As I have learned in my research on willpower, motivation, and habits, how you frame an activity is key. In order to make this fun, I have been comparing different Youtube videos to try out Kettlebells this past week. Always practical, I began first with a ten-minute workout by a hot young, thing named Amy (you know the trainer types, all ponytail, teeth, and abs). It was not easy, but I made it through. My main complaint was the lack of a warm up and cool down. I Youtubed stretching exercises in an effort to stave off muscle tightness. Instead, I injured neck, as I am the type of person who can do a “halo swing” around their head with a large weight and then pull a muscle turning my head to the side.
Despite my cool down efforts, my leg muscles intensely felt the aftereffects. I have never before experienced pain going down steps, up yes, but never down. It impressed me. Running or using the elliptical machine did not leave such lingering effects.

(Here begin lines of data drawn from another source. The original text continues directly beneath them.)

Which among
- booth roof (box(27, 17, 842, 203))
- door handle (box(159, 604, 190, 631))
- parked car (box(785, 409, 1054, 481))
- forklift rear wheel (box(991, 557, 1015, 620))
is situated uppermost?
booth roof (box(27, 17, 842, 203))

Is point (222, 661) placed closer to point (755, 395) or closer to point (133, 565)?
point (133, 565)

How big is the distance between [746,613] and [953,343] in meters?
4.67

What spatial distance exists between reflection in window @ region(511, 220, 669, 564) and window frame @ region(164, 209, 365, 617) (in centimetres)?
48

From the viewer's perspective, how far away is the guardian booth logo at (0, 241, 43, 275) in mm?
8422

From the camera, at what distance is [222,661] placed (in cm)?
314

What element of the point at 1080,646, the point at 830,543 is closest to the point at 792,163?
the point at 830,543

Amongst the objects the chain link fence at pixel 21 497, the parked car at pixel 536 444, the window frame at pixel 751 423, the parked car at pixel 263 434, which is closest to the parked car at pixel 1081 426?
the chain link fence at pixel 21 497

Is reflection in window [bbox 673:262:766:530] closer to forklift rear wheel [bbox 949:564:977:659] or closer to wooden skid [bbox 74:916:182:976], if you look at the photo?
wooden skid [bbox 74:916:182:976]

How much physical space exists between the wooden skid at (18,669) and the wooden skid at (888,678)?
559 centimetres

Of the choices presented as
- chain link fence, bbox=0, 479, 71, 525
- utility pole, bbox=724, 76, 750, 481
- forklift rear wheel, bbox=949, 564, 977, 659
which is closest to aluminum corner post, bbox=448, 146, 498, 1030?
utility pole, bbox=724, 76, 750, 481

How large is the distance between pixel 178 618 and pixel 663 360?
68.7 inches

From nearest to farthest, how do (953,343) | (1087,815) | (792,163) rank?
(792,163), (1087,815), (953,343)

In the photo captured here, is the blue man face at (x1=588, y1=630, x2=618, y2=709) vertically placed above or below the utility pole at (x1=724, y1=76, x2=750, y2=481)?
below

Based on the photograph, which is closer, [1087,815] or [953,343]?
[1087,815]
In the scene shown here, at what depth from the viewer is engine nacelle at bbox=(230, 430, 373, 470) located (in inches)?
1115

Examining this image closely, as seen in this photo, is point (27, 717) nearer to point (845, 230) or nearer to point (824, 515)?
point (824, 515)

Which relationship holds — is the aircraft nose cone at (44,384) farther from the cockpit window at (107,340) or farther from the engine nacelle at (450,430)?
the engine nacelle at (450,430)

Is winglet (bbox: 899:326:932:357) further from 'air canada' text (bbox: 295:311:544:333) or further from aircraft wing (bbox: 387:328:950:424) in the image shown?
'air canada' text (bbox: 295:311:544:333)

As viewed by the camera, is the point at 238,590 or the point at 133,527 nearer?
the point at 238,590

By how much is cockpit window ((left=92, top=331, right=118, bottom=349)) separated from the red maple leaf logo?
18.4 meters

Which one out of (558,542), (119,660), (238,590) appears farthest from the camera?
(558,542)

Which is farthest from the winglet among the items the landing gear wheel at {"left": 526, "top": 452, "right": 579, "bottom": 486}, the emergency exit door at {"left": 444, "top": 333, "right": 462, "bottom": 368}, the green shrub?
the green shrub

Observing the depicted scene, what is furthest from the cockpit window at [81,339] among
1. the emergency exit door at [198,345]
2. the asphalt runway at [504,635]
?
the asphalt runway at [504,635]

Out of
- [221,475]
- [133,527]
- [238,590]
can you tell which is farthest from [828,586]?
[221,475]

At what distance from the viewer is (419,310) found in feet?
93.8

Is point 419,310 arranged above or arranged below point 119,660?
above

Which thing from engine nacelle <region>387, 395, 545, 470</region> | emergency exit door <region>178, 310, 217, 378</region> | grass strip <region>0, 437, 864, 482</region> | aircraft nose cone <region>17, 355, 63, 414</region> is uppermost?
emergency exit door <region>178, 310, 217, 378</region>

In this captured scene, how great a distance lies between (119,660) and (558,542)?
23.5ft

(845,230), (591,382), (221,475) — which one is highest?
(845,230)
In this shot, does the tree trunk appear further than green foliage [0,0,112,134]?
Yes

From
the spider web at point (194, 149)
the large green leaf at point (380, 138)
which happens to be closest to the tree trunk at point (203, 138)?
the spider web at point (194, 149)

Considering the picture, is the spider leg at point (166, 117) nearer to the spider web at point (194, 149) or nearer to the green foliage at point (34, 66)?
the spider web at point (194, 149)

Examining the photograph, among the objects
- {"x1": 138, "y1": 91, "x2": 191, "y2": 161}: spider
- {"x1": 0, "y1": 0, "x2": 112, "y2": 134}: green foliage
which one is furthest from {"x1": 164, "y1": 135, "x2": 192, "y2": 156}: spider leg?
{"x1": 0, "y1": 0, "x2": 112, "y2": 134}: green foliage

Three days later, I tackled the 25-minute version by the same instructor. This included a minute warm up and cool down plus some cardio and floor exercises. The only turn off – burpees. Remember how I said how important it is frame activities positively? This is not possible for me when it comes to burpees. Sorry, no. I’ll drink some water and march in place until they are over.
What really appears to deliver the pain from Amy is the many lunge moves she incorporates. When I was in physical therapy to stave off sciatic pain, one of the main exercises I received was lunges. So in addition to the kettlebell swing, which is always a key part of these workouts, I am getting the additionally muscle work necessary to maintain healthy hip alignment.
Three days appears to be my recovery time so far. Today I tackled my third workout by Fitness Blender. In terms of entertainment value, Fitness Blender lacks the upbeat trainer. Instead, you have a voice over while a robotic-like woman goes through the moves. I had to turn on some music in order to keep myself motivated throughout the sequence. Their kettlebell workout is eight moves that you repeat over the course of three rounds. While it shared some of the same moves as the previous workout, I felt it emphasized arm strength and squatting a bit more. I also did more swinging with this video, completing a total of 60 full two-handed swings.
So far, the only noticeable physical difference (aside from muscle aches) is a spike in my appetite. Me make muscle, me hungry. Yes, somewhere deep inside me lives Cookie Monster. I fear I will lose nothing but gain much density.